▶ TASK OBJECTIVE
Please return only the lines between the line with "class: Insecta" and the final line of the entries, both included, and exclude pictures.

▶ PROVIDED MATERIAL
----------
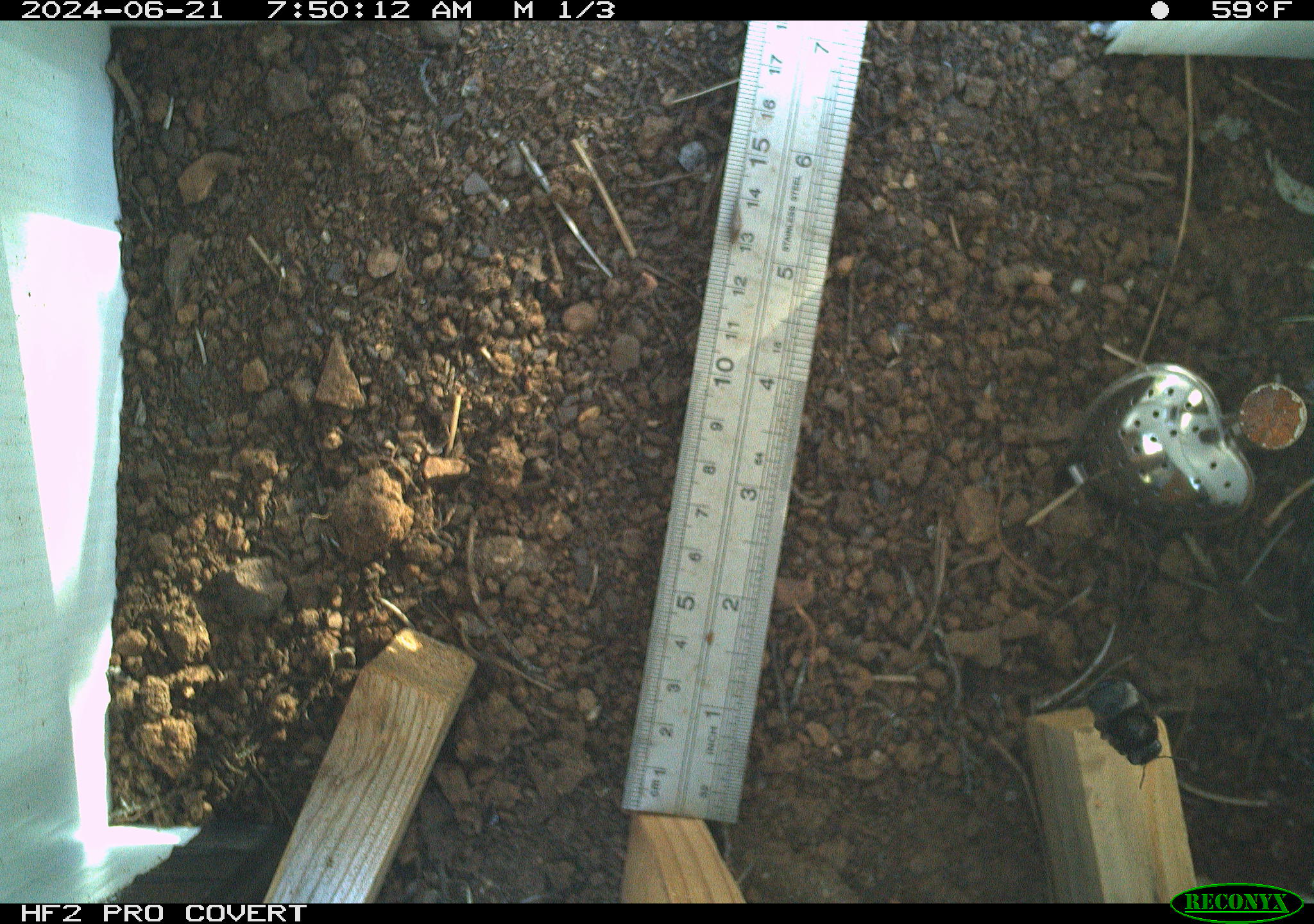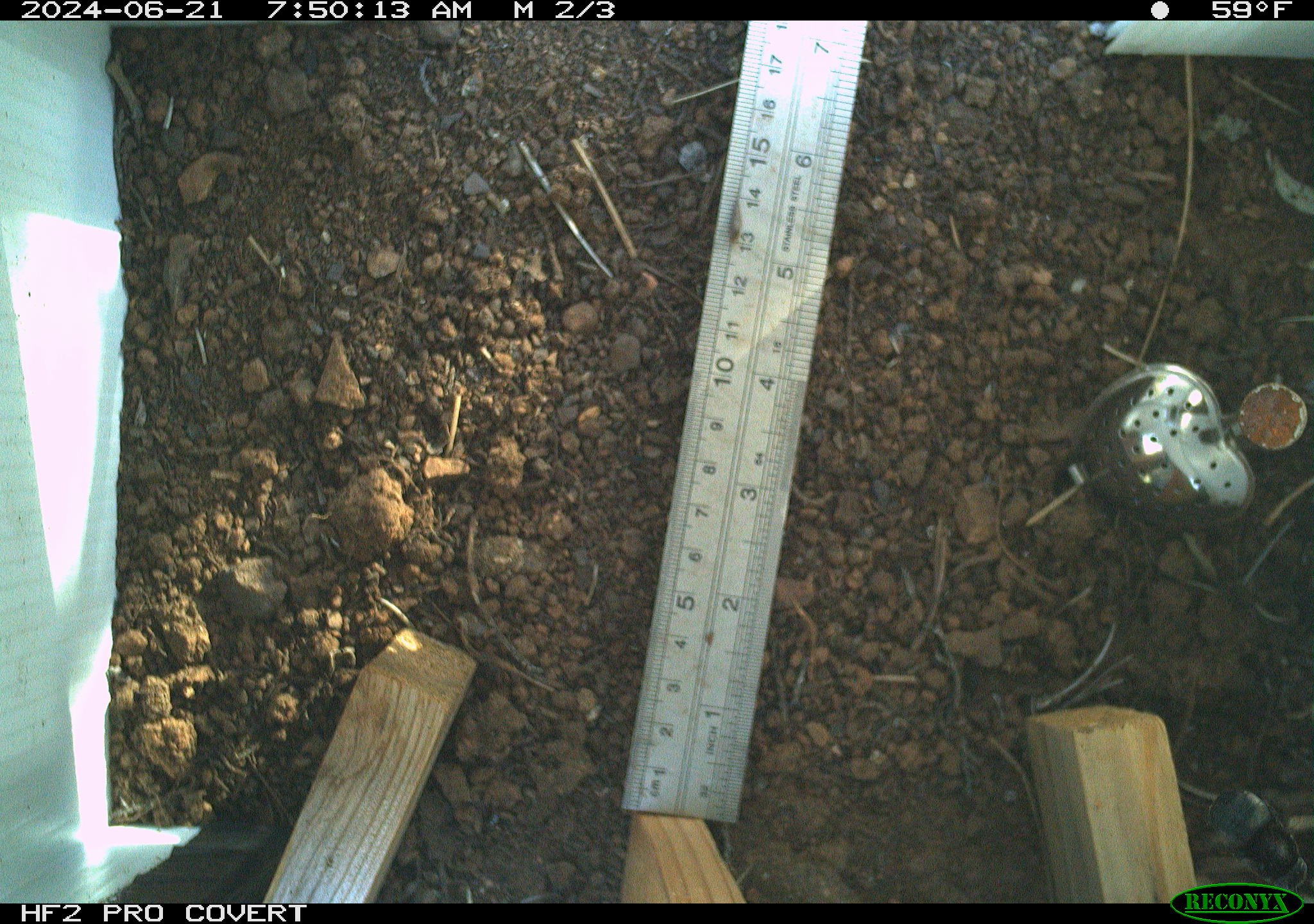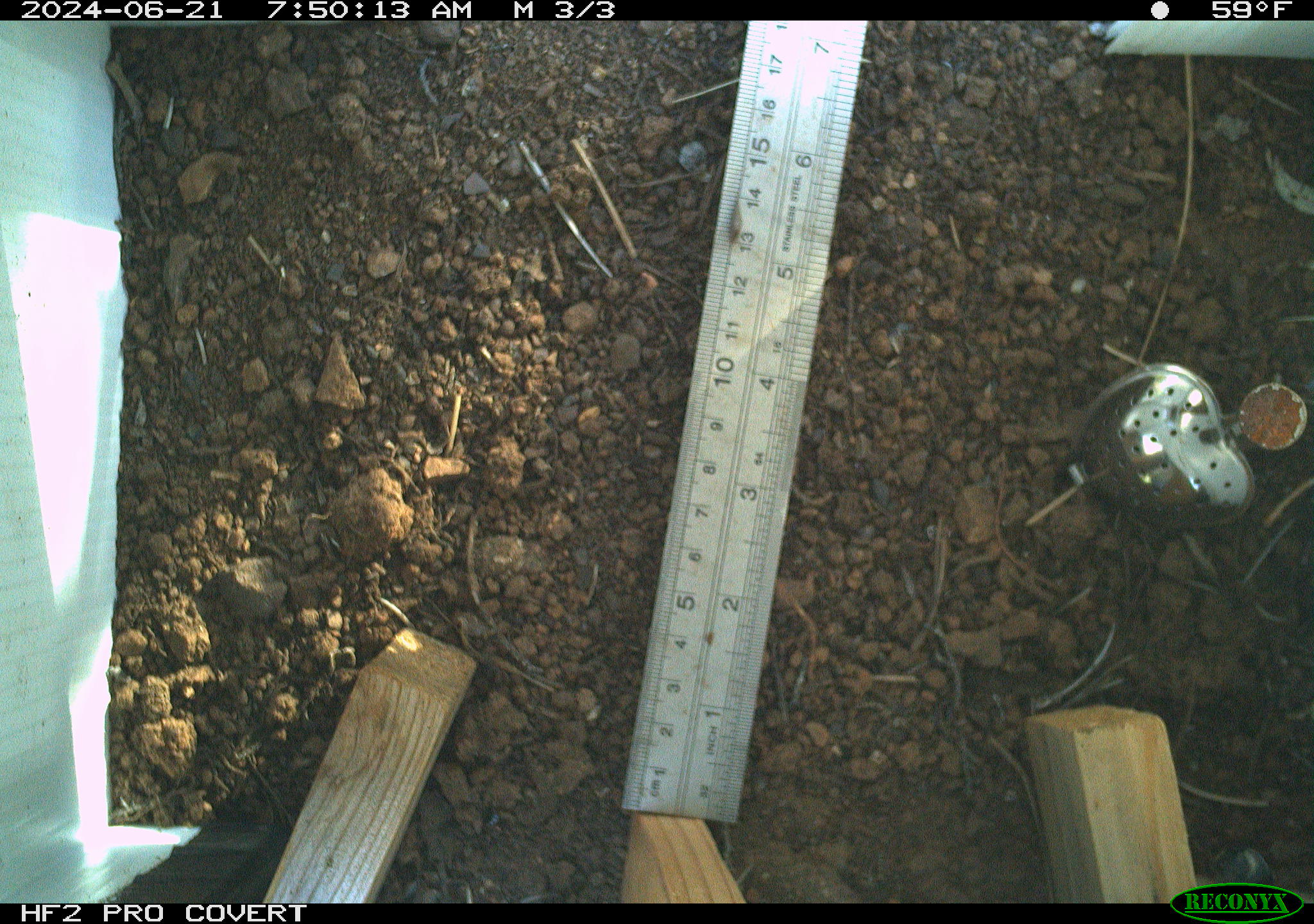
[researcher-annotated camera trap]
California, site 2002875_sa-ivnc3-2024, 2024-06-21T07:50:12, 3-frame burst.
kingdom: Animalia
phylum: Arthropoda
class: Insecta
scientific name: Insecta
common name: insect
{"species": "insect (Insecta)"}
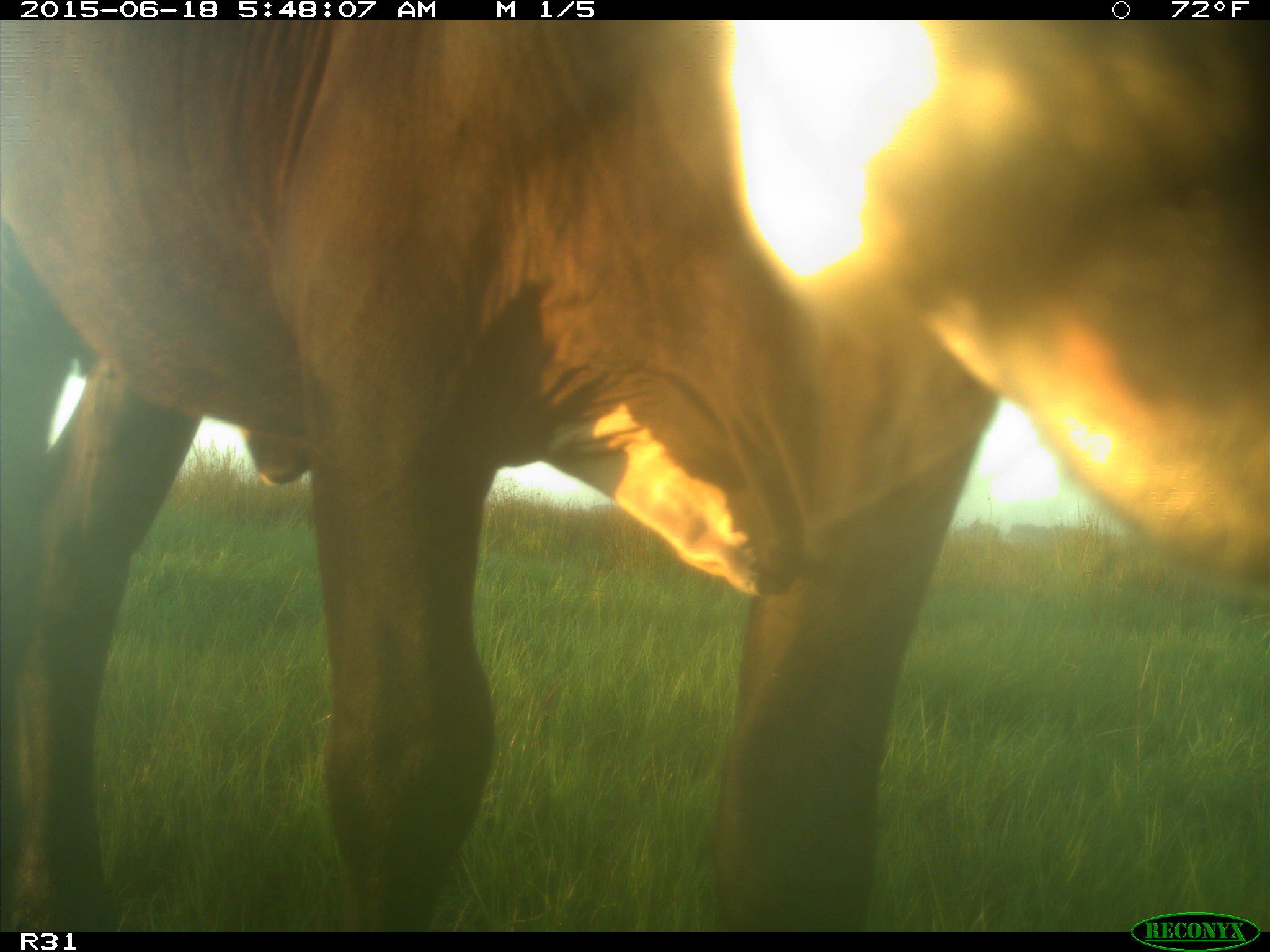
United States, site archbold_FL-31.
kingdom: Animalia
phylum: Chordata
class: Mammalia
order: Artiodactyla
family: Bovidae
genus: Bos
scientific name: Bos taurus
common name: domestic cow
Bos taurus (domestic cow).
----------
▶ RESPONSE BOX
class: Insecta
scientific name: Insecta
common name: insect
{"species": "insect (Insecta)"}
United States, site archbold_FL-31.
kingdom: Animalia
phylum: Chordata
class: Mammalia
order: Artiodactyla
family: Bovidae
genus: Bos
scientific name: Bos taurus
common name: domestic cow
Bos taurus (domestic cow).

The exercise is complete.